Perché quelle situazioni che vivevamo, quelle abitudini che ci tenevamo strette, e quella quotidianità che vivevamo ogni giorno, ormai, appartengono al passato. Persino noi, così come ci conoscevamo, apparteniamo al passato. Quindi forse non è vero che era meglio prima, perché quel prima non esiste più.

Esiste un punto di rottura nella vita, ne esistono tanti in realtà, che può coincidere con un accadimento drammatico, con una delusione, con un nuovo lavoro o un trasferimento. Ecco, quello segna un nuovo inizio di cui dobbiamo prenderne onestamente e razionalmente atto, perché è in quel momento che tutto cambia.

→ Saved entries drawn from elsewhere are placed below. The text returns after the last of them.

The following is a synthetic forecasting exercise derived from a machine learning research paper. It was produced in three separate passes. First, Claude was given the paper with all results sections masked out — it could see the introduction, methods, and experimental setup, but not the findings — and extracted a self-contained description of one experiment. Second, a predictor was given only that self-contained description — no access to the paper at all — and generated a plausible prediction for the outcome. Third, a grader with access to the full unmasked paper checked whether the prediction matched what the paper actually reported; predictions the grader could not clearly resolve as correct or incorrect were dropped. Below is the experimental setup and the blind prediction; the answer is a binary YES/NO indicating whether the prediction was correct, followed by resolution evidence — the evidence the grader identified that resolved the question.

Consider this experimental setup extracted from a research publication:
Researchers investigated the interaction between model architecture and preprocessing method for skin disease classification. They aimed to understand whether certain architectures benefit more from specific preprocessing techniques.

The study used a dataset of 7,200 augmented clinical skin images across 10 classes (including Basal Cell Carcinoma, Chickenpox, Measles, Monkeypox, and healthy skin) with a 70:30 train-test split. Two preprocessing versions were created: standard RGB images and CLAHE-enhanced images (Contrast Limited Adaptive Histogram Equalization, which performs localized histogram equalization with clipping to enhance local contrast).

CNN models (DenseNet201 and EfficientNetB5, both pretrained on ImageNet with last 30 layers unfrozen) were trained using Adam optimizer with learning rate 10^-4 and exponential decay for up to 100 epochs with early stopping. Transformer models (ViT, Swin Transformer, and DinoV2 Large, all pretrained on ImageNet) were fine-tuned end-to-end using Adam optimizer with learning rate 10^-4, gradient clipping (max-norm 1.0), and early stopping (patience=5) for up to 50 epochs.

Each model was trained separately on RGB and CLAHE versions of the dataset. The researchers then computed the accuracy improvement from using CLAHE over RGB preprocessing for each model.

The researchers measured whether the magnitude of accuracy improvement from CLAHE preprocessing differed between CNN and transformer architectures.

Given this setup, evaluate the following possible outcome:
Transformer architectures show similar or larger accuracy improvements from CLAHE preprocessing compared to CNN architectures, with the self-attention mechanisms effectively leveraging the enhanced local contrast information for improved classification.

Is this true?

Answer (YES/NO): NO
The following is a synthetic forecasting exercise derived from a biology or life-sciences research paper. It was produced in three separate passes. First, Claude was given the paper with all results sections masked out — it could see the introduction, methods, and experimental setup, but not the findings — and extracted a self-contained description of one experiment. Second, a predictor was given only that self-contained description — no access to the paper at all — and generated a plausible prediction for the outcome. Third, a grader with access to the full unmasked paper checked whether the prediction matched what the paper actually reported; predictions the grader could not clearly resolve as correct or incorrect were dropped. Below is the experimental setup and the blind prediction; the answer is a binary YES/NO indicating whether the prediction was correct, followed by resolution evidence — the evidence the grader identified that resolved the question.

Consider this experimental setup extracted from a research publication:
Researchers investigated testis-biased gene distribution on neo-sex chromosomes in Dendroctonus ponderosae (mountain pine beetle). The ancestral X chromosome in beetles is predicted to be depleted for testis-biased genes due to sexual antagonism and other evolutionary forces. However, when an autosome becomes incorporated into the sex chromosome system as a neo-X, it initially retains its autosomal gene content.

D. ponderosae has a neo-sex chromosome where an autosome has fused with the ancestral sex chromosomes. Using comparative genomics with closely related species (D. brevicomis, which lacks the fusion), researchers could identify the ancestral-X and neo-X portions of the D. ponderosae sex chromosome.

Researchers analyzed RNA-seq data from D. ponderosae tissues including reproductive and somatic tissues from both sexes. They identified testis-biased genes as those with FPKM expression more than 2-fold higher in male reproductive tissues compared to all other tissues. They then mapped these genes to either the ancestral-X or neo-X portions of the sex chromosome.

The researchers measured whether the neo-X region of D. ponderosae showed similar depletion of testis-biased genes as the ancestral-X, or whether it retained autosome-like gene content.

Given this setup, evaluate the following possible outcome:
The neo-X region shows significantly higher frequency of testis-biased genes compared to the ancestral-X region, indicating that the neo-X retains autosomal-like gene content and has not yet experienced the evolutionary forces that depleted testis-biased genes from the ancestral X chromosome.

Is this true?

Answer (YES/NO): YES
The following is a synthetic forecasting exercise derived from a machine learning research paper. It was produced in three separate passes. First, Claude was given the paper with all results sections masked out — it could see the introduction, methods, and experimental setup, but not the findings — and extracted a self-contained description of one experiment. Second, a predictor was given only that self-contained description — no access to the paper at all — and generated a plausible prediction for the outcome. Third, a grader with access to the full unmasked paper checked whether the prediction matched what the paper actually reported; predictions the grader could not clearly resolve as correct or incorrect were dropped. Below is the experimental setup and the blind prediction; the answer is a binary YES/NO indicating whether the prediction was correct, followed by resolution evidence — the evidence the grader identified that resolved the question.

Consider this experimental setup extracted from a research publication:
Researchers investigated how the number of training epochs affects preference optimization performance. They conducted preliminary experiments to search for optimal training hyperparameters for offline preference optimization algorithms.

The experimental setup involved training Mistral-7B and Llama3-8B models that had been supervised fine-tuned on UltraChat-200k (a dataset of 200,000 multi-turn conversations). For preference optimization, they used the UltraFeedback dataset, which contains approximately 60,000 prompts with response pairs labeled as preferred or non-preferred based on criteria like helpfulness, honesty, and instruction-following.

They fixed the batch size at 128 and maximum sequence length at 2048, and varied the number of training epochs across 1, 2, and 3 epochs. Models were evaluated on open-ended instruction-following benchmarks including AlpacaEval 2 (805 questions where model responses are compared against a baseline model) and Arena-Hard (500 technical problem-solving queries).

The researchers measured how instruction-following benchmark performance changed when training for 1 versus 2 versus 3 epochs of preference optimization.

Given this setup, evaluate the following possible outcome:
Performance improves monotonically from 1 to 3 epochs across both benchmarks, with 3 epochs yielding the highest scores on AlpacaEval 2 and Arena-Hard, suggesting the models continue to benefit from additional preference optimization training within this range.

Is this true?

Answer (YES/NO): NO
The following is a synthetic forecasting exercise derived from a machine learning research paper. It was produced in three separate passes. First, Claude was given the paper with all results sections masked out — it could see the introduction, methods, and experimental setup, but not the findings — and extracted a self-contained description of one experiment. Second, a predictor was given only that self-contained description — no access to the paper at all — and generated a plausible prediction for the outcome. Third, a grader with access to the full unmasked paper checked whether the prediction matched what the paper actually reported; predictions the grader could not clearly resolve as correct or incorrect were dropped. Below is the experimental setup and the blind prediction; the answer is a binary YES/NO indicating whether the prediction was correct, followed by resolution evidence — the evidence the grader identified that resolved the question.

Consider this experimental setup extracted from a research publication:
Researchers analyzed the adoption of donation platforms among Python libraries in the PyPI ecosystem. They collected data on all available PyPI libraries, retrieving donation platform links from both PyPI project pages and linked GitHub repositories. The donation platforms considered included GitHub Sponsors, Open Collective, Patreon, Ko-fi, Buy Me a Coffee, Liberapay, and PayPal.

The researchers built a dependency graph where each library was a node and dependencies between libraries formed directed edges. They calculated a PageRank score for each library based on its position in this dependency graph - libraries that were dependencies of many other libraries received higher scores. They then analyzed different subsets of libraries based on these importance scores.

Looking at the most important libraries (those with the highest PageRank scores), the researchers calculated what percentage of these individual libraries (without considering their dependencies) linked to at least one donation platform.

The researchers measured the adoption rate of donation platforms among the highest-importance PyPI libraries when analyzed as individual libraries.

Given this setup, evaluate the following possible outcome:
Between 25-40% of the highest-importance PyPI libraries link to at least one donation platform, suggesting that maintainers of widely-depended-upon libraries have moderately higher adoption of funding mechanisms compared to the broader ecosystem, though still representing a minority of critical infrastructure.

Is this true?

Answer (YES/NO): NO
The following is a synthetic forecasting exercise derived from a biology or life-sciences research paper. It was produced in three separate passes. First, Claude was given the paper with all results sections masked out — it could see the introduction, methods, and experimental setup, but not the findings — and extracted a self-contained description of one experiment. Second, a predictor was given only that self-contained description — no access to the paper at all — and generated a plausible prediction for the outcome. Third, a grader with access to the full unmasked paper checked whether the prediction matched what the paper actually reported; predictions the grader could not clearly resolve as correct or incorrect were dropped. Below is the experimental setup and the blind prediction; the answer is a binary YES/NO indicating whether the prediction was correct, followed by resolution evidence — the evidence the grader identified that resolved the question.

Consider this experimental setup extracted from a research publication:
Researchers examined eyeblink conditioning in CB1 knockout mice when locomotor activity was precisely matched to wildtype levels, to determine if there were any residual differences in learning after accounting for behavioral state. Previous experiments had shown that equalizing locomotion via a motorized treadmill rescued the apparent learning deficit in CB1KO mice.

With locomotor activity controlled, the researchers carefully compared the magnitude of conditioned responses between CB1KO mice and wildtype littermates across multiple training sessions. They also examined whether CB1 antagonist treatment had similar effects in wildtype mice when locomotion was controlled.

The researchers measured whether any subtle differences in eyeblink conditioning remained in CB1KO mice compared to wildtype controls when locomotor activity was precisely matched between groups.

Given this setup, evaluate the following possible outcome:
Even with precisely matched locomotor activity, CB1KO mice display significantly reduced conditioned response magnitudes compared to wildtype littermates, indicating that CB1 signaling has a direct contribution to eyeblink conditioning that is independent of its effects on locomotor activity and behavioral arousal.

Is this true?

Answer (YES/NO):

Nel suo romanzo L’ignoranza, Milan Kundera scrive che “La nostalgia è la sofferenza provocata dal desiderio inappagato di ritornare”. E questo mi fa pensare. Non tanto ai luoghi fisici custoditi nella mia memoria, quanto alle sensazioni, alle emozioni e ai sentimenti che mi appartenevano. A quegli attimi fugaci che non sono più tornati.

Certo è bello pensarci, perché questa dolce e amara nostalgia ci dà un potere grandissimo, quello di viaggiare nel tempo conservare i ricordi più belli nel cuore, alla stregua di un tesoro prezioso. Ma quello che è un viaggio quasi mitico e leggendario non può trasformarsi in un fuga dal presente, ora lo so.

È per questo che ho deciso che non trasformerò la mia vita di oggi nel fantasma di quella precedente. Al contrario farò tesoro di quel passato per aprirmi al nuovo, per promuovere il cambiamento e accogliere un nuovo inizio. Perché del resto, ricominciare, è sempre bellissimo.